◆ Exercise requirements
Nothing but the lines from the one containing "Child taking aim" to the end of the data should be copied, exactly, and the pictures stay out.

━━━━━ Listed entries ━━━━━

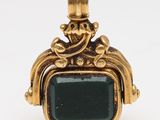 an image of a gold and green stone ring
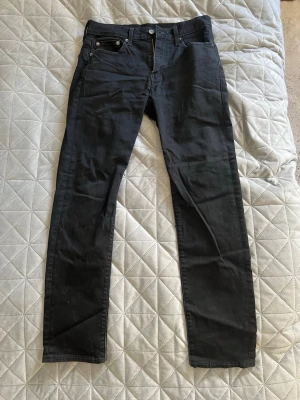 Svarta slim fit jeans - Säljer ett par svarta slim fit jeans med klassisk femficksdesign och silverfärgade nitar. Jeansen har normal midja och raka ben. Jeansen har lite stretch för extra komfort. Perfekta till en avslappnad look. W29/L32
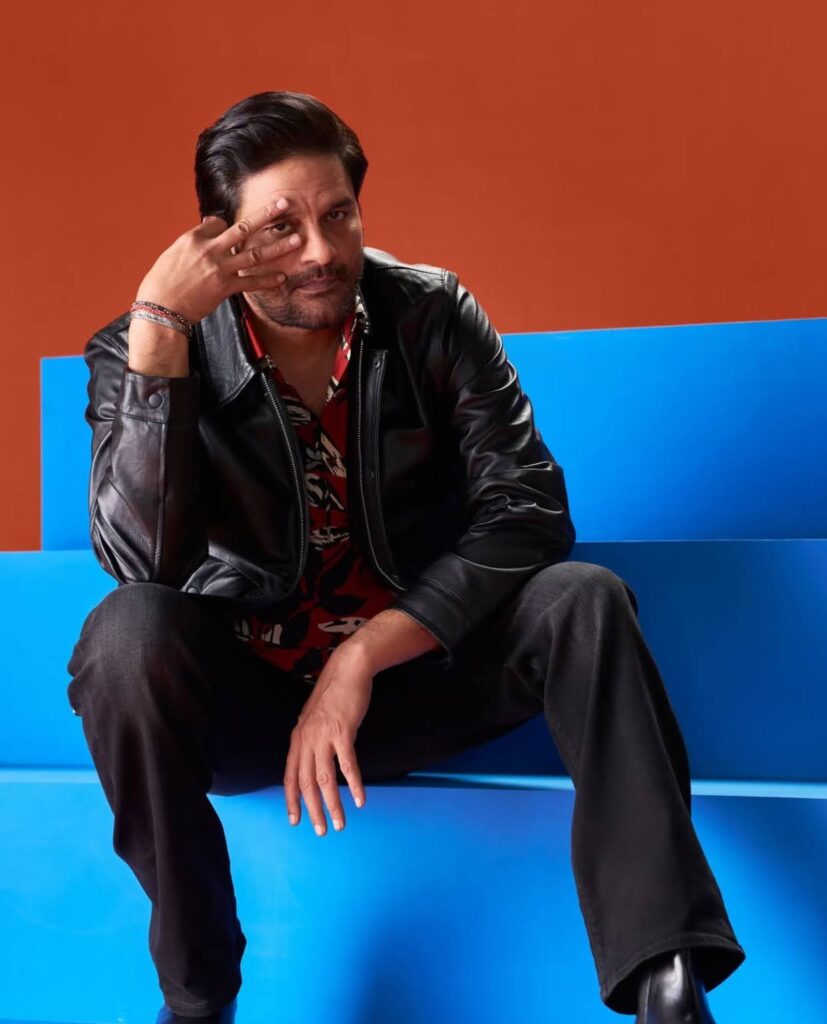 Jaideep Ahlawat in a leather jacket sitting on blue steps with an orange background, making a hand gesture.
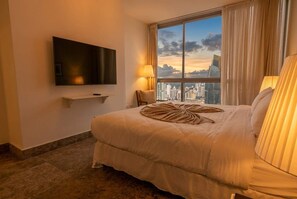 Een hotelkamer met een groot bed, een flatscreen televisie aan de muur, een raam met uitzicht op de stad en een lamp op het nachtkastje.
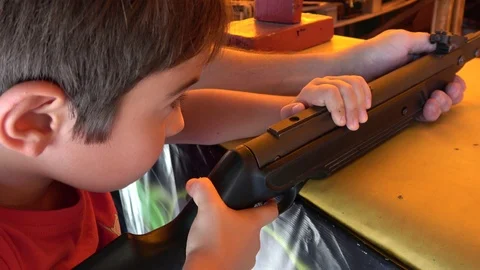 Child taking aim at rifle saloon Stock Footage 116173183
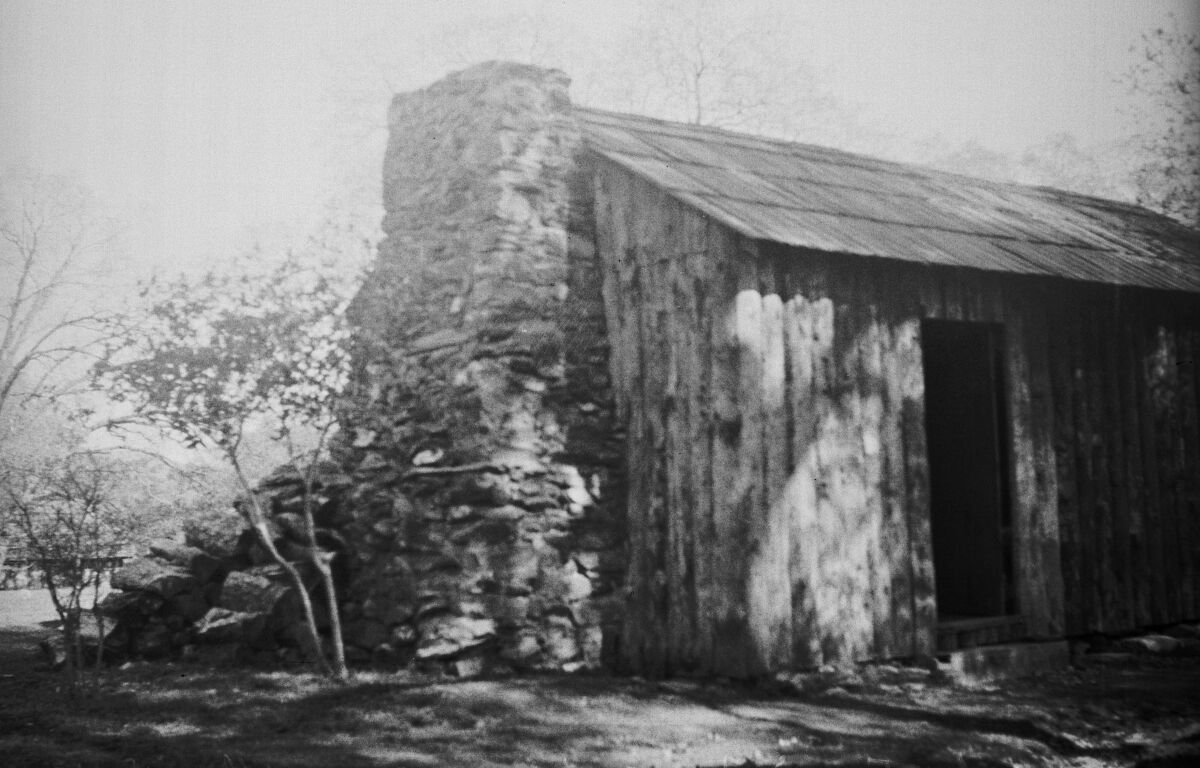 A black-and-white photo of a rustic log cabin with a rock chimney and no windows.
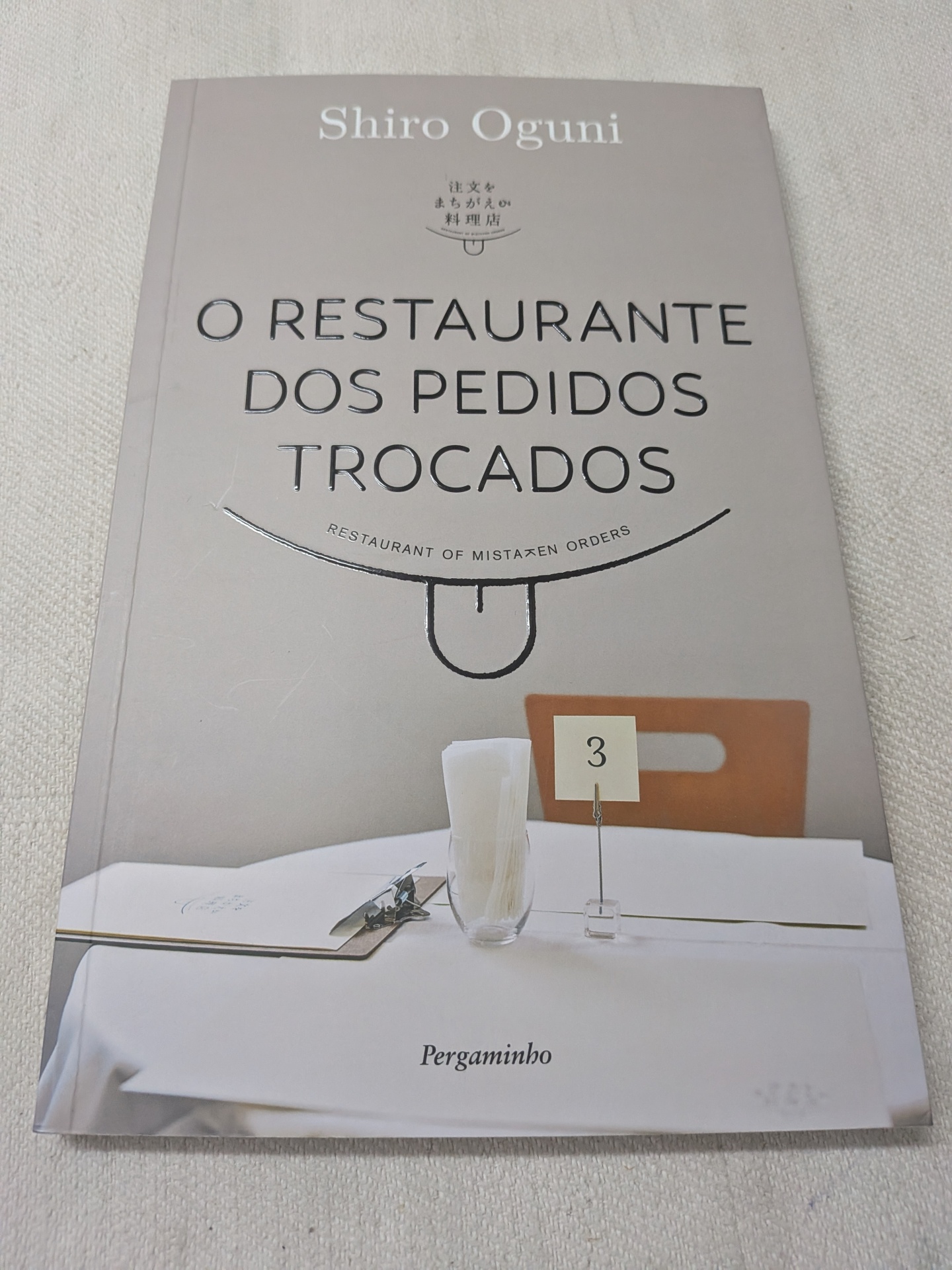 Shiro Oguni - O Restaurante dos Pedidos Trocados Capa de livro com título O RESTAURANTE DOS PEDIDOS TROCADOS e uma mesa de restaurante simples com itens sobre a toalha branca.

━━━━━

◆ Worked solution
 Child taking aim at rifle saloon Stock Footage 116173183
 A black-and-white photo of a rustic log cabin with a rock chimney and no windows.
 Shiro Oguni - O Restaurante dos Pedidos Trocados Capa de livro com título O RESTAURANTE DOS PEDIDOS TROCADOS e uma mesa de restaurante simples com itens sobre a toalha branca.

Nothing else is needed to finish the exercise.